Girls, we’re expected to care about how we look, we’re expected to want a boyfriend, we’re expected to be ladylike. And to be fair, some of us (cough, me, cough) are happy to walk to Tescos in our pajamas with no bra on and some of us don’t want a relationship whatsoever and some of us, GOD FORBID, we fart and we burp and we sit with our legs open. I’m not saying boys have it easy, poor boys having to live up to this #RelationshipGoals bollocks, but I can’t really talk about the hardships and perks of being a boy because, well, I’m not one.
Anyways, another major thing I’ve learnt is that, as you grow up a lot of girls become a hella lot more mean. No idea why. Maybe something to do with the philosophy of ‘be the bitch or be bitched about’. Let me tell you now, THAT is utter rubbish. You get used to the fact that someone will always be talking behind your back, because trust me they will, but the best thing is you learn not to care. Rumours are laughed off and bitching is combatted with sarcasm. I guess the perks of many girls changing for the worse is that you know who your real friends are.
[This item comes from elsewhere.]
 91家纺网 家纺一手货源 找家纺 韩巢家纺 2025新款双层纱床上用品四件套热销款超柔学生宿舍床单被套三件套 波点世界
Another super-annoying, but vital learning curve that you have to experience is the fact that boys can be absolute total twats and that love isn’t what you think it is. When you’re a teenager, in my experience, you often mistake ‘loves’ for ‘crushes’. GOD I HATE THAT WORD I FEEL LIKE A YEAR 7. Unfortunately, little me with my limited vocabulary, has no other way to describe it, so you’re going to have to smile through the cringe. Okay think of it like this…You have INCREDIBLY STRONG CRAZY feelings for a person, you assume it must be love, you must be madly deeply in love. But you’re wrong. I don’t think, although maybe I’m not one to talk, at just 15, that love is just an incredibly strong feeling, I think it’s knowing the stupid tiny things about someone and loving the funny way they sneeze or loving the way they sing in the shower, almost deafening the entire neighbourhood. It’s the weird shit. So there you are, little 13 year old you, crying over a boy because you ‘love’ them and they’ve done some stupid shit like dump your 11/10 ass, but in reality you didn’t even see them sneeze once and you don’t even know their pet hates. And you know what, those ‘crushes’ are forgotten, no matter how irreplaceable you think they are.
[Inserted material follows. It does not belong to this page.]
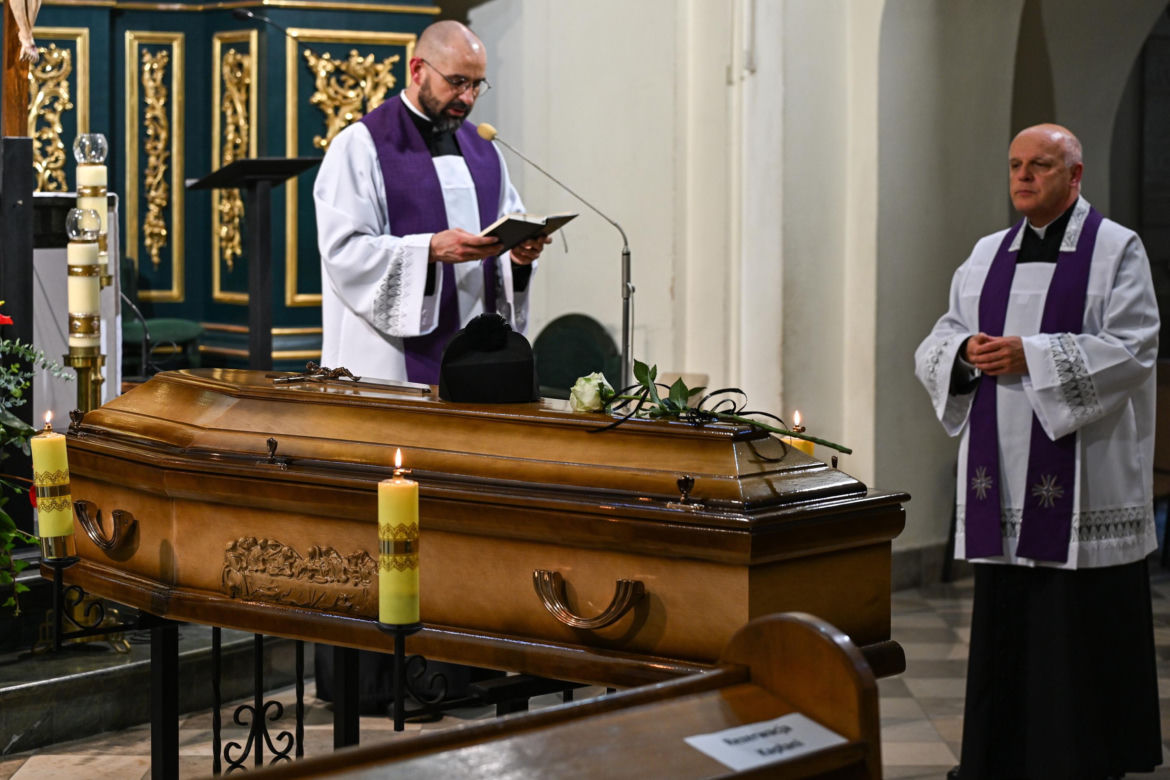 Pożegnanie ks. Stanisława, który zginął z rąk nożownika. Wzruszające słowa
Onto some less deep stuff, NICE. Oh boy, the joys of understanding make-up. No matter who you are, you have to make that painful transition from 2True/Miss Sporty to the likes of Hourglass or MAC. Look at Kendall and Kylie; even they had to. You can’t expect to look nice all through puberty, duh. Even for those of us who don’t particularly like wearing make-up often, you see girls with seemingly ‘perfect’ skin everywhere and you just CAN’T fight that urge to conceal that spot on your forehead. For those of you who don’t have perfect skin (which I think is basically everyone ever) and choose not to succumb to the pressure to ‘cover up the blemishes’ – I ADMIRE YOU, and at least you didn’t have to go through the ‘two-shades-too-dark-Dream-Matte-Mousse’ stage.
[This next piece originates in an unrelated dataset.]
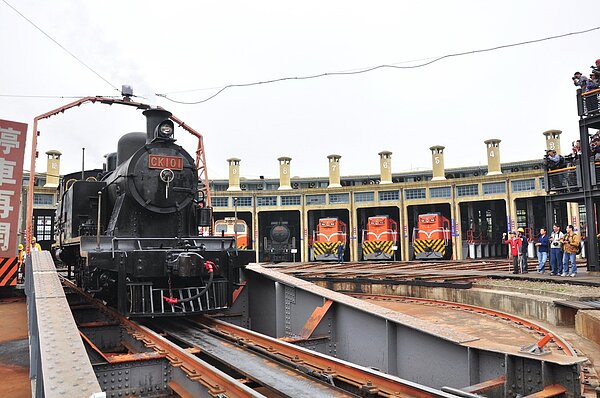 彰化扇形車扇是全台僅存的扇形車庫,目前仍有維修保養功能,還展示有國寶級蒸汽火車,維持動態保存。圖/聯合報系資料照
However, as much as being a girl in 2015 has it’s crappy parts, it is also pretty damn awesome. We’re seeing the rise of plus-sized being, not only accepted, but LOVED by media (take a look at the beautiful Ashley Graham for example), we’re supporting each other through schemes like the Smalls for All in which women donate bras to those in poorer countries… It’s just great – don’t you think? And as much as we complain about social media having a negative impact on our generation, it largely contributes to spreading the revolution of the wonderful things us girls are doing in 2015 that the 1915 ladies would never have dreamed of. Go us. I think we all deserve a slice of celebratory cake.